Asked for a single word that described how he felt when he walked out of Tuesday's Senate hearing, Goldman Sachs CEO Lloyd Blankfein said: "Humbled."
"It was quite a humbling experience to be in a position where Goldman Sachs, which prides itself on the role it performs in the U.S. economy ... [had] to defend itself against some of the charges that were made," Blankfein said in an interview today with NPR's Michele Norris.
He also said that "some of the things that Goldman Sachs did contributed to the crisis," including financing over-leveraged real estate. Lots of other finance companies did similar things, Blankfein said, and Goldman's role in the system wasn't unique.
Goldman and other financial institutions need to do a better job of spotting bubbles, he said.

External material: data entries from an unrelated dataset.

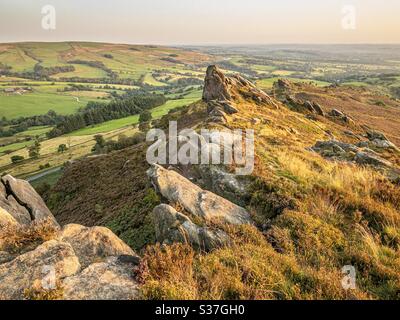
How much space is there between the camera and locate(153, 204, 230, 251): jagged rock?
9.21 metres

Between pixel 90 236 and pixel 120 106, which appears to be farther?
pixel 120 106

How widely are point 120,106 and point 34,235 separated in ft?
550

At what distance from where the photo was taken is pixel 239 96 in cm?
4206

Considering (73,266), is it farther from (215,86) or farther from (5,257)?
(215,86)

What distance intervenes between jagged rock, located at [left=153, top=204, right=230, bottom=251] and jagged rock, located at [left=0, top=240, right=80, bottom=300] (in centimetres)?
277

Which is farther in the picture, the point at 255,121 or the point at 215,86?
the point at 215,86

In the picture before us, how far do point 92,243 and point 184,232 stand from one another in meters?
2.56

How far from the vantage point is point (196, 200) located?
11.9 m

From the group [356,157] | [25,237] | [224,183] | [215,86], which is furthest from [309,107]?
[25,237]

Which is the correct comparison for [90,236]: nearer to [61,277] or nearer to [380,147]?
[61,277]

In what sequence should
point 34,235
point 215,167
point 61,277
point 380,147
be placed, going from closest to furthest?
point 61,277
point 34,235
point 215,167
point 380,147

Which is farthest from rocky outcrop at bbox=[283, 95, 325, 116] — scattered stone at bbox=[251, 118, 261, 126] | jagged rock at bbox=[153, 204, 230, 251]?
jagged rock at bbox=[153, 204, 230, 251]
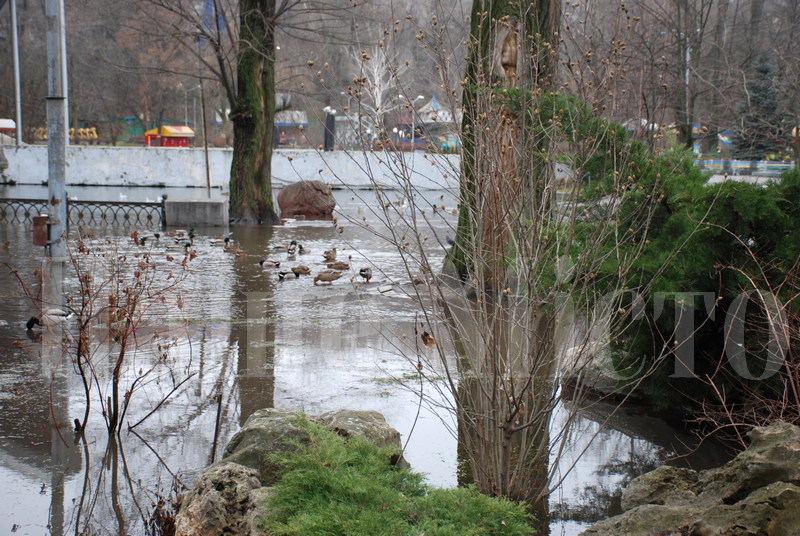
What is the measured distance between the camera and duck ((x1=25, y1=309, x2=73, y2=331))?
26.5 ft

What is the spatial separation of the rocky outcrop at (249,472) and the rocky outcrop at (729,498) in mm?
1296

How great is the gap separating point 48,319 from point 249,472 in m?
5.08

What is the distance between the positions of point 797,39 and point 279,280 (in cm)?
1307

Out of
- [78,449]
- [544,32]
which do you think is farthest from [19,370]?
[544,32]

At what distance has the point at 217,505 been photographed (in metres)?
3.90

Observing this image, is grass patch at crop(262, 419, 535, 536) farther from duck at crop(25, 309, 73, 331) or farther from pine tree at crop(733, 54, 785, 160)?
pine tree at crop(733, 54, 785, 160)

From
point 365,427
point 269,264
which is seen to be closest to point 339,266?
point 269,264

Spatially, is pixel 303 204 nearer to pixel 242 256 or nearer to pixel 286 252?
pixel 286 252

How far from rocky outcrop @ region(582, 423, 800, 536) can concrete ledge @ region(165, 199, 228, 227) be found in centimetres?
1673

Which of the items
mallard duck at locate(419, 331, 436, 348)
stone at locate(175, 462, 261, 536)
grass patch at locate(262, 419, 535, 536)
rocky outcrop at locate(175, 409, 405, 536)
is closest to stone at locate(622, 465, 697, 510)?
grass patch at locate(262, 419, 535, 536)

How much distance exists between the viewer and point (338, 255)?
1466 centimetres

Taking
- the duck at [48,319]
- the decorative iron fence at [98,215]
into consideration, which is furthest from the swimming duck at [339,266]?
the decorative iron fence at [98,215]

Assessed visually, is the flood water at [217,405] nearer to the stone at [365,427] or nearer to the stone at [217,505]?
the stone at [365,427]

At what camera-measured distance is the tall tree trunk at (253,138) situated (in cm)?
1997
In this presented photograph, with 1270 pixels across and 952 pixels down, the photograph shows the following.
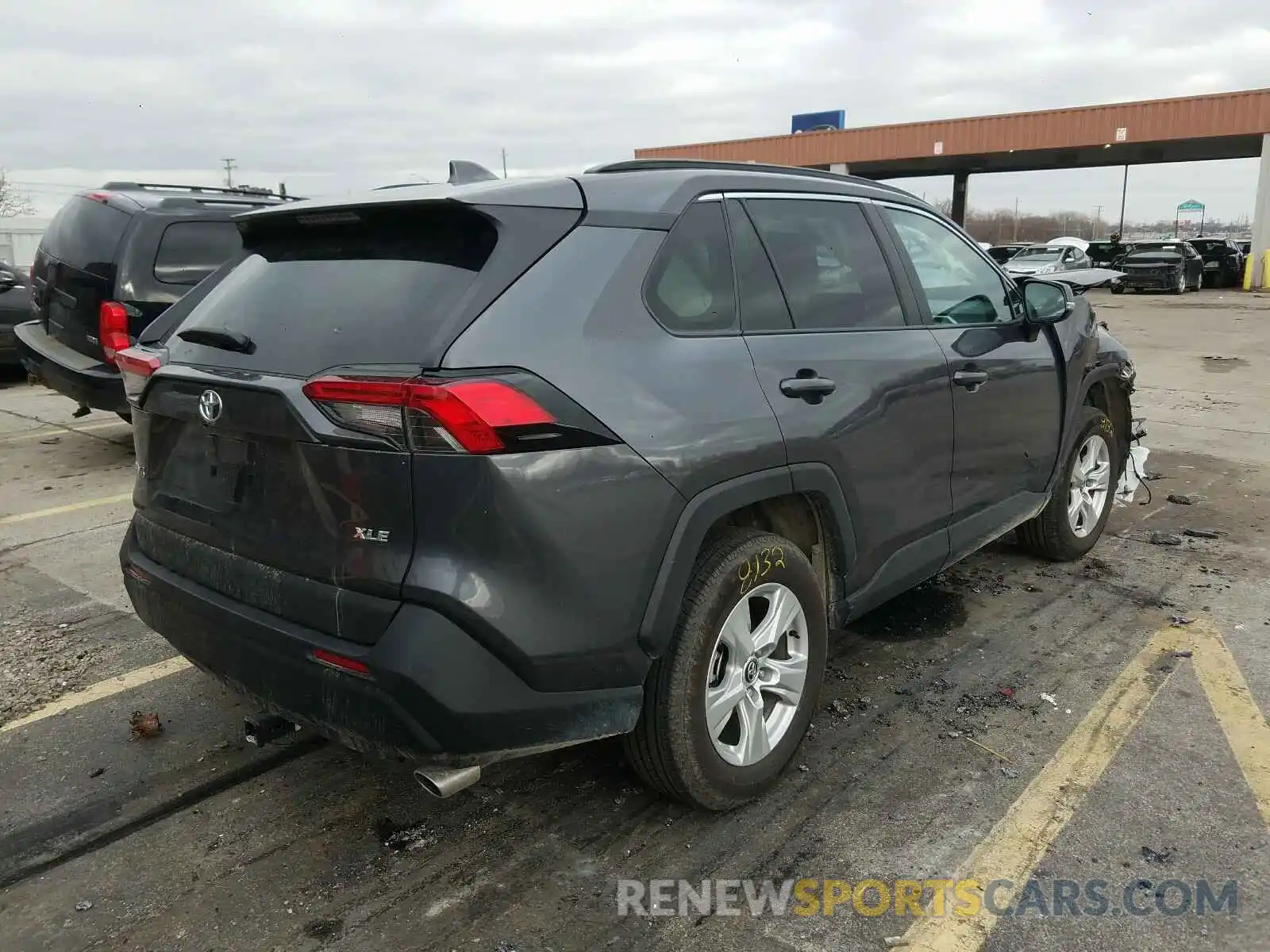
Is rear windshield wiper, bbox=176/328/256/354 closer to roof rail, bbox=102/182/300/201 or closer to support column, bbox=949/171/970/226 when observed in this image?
roof rail, bbox=102/182/300/201

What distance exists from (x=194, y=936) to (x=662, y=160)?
2534 millimetres

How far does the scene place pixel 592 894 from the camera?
2492 millimetres

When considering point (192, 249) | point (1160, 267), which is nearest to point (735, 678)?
point (192, 249)

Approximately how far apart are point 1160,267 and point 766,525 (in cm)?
2998

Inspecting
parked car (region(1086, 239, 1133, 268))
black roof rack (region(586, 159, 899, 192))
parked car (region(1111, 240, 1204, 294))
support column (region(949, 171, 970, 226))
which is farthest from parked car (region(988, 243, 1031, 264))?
black roof rack (region(586, 159, 899, 192))

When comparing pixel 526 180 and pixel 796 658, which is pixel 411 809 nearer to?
pixel 796 658

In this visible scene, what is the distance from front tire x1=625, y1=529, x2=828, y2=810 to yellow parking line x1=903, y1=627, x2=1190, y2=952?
0.62m

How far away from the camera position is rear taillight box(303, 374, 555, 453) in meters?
2.11

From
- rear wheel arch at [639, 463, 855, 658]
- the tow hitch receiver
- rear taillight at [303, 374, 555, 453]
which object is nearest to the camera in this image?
rear taillight at [303, 374, 555, 453]

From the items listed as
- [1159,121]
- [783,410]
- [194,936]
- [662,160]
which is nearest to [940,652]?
[783,410]

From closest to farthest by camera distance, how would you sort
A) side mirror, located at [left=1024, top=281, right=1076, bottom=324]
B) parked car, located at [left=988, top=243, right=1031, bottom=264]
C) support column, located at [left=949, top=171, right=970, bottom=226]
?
side mirror, located at [left=1024, top=281, right=1076, bottom=324] → parked car, located at [left=988, top=243, right=1031, bottom=264] → support column, located at [left=949, top=171, right=970, bottom=226]

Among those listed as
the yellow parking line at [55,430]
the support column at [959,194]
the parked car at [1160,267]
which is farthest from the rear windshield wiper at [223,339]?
the support column at [959,194]

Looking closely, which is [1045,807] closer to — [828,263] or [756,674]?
[756,674]

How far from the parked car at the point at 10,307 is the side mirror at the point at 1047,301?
10.7 meters
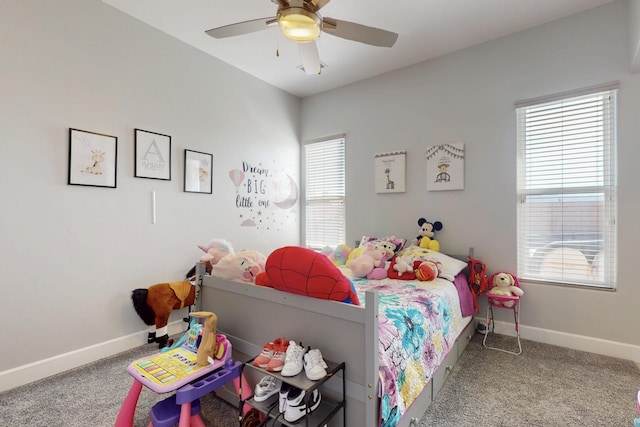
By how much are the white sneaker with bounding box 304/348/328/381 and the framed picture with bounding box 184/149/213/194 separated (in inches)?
89.3

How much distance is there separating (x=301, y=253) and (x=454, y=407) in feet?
4.35

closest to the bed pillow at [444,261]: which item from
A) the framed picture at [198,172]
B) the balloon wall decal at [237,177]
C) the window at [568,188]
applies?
the window at [568,188]

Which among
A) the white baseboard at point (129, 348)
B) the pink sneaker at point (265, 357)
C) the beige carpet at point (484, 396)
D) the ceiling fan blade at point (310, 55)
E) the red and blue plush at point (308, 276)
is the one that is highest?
the ceiling fan blade at point (310, 55)

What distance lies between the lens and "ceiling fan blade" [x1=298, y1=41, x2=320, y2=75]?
1.99 m

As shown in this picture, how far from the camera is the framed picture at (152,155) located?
8.54 ft

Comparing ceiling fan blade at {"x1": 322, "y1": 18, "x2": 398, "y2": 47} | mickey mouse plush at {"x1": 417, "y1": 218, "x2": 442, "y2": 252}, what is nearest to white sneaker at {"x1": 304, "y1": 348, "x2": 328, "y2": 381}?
ceiling fan blade at {"x1": 322, "y1": 18, "x2": 398, "y2": 47}

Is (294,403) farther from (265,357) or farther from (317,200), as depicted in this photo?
(317,200)

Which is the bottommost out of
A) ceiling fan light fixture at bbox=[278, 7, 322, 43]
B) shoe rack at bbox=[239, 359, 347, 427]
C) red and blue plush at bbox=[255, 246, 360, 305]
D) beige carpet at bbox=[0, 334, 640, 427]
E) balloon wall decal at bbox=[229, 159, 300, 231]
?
beige carpet at bbox=[0, 334, 640, 427]

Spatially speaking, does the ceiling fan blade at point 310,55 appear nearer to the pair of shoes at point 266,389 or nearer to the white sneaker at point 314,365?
the white sneaker at point 314,365

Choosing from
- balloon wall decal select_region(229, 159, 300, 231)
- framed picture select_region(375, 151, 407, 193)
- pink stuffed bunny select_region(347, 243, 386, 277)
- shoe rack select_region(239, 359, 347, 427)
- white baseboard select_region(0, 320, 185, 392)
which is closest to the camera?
shoe rack select_region(239, 359, 347, 427)

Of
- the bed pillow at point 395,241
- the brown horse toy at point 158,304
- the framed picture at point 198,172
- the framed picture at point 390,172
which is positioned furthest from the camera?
the framed picture at point 390,172

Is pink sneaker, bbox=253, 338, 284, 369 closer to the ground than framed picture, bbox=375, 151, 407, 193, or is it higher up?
closer to the ground

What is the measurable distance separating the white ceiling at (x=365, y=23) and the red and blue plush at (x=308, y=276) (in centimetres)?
202

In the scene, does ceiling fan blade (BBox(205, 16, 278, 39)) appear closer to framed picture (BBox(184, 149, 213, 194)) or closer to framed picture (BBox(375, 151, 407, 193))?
framed picture (BBox(184, 149, 213, 194))
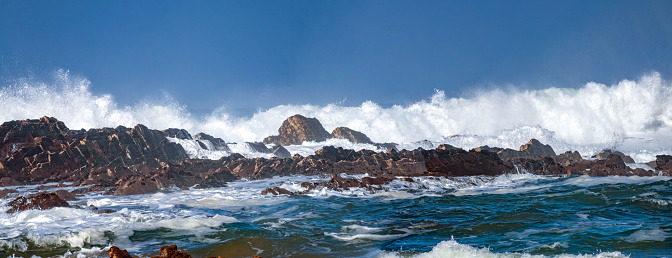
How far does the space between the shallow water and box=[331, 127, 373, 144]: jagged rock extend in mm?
35422

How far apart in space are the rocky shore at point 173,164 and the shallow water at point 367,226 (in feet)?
12.8

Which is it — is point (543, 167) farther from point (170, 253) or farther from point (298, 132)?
point (298, 132)

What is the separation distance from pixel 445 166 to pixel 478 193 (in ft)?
20.5

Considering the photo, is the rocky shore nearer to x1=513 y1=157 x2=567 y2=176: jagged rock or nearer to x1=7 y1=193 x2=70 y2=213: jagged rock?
x1=513 y1=157 x2=567 y2=176: jagged rock

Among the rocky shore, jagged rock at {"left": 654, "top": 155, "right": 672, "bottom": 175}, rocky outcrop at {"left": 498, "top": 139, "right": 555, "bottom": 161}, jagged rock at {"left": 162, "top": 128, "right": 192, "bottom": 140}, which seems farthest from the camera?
jagged rock at {"left": 162, "top": 128, "right": 192, "bottom": 140}

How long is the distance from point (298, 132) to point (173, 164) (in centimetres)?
2981

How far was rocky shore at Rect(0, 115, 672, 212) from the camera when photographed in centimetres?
1722

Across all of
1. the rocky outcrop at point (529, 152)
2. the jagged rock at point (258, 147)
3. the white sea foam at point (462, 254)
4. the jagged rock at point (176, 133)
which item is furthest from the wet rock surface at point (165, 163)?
the white sea foam at point (462, 254)

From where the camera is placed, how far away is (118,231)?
7699mm

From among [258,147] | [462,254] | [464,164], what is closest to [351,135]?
[258,147]

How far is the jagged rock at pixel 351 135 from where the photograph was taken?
48.9 metres

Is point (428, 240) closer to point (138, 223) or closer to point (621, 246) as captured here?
point (621, 246)

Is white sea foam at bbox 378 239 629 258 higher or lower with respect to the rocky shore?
Answer: lower

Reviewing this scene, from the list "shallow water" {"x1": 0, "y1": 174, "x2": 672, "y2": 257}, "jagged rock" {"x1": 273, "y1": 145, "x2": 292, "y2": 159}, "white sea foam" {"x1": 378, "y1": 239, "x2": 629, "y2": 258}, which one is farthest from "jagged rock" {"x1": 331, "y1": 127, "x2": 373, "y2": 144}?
"white sea foam" {"x1": 378, "y1": 239, "x2": 629, "y2": 258}
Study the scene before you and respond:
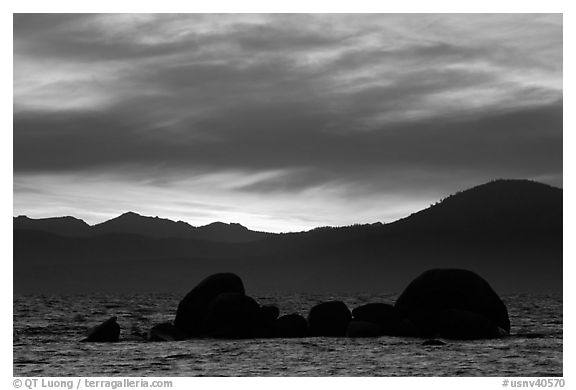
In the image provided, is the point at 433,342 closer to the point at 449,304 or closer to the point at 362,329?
the point at 449,304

And called for the creation of a legal mechanism that allows failing institutions to be "put out of business in a way that doesn't jeopardize the entire system." (This is what's known as "resolution authority" in the finance-reform debate.)
And he repeated the argument that he made at length during the Senate hearing, when the company was accused of betting against its clients.
When Goldman is buying and selling securities, "we are the market maker, helping people to acquire the kinds of risks they want to have," he said. "The clients we have are not deciding to buy or sell something because of what our position is."
The interview is airing today on All Things Considered.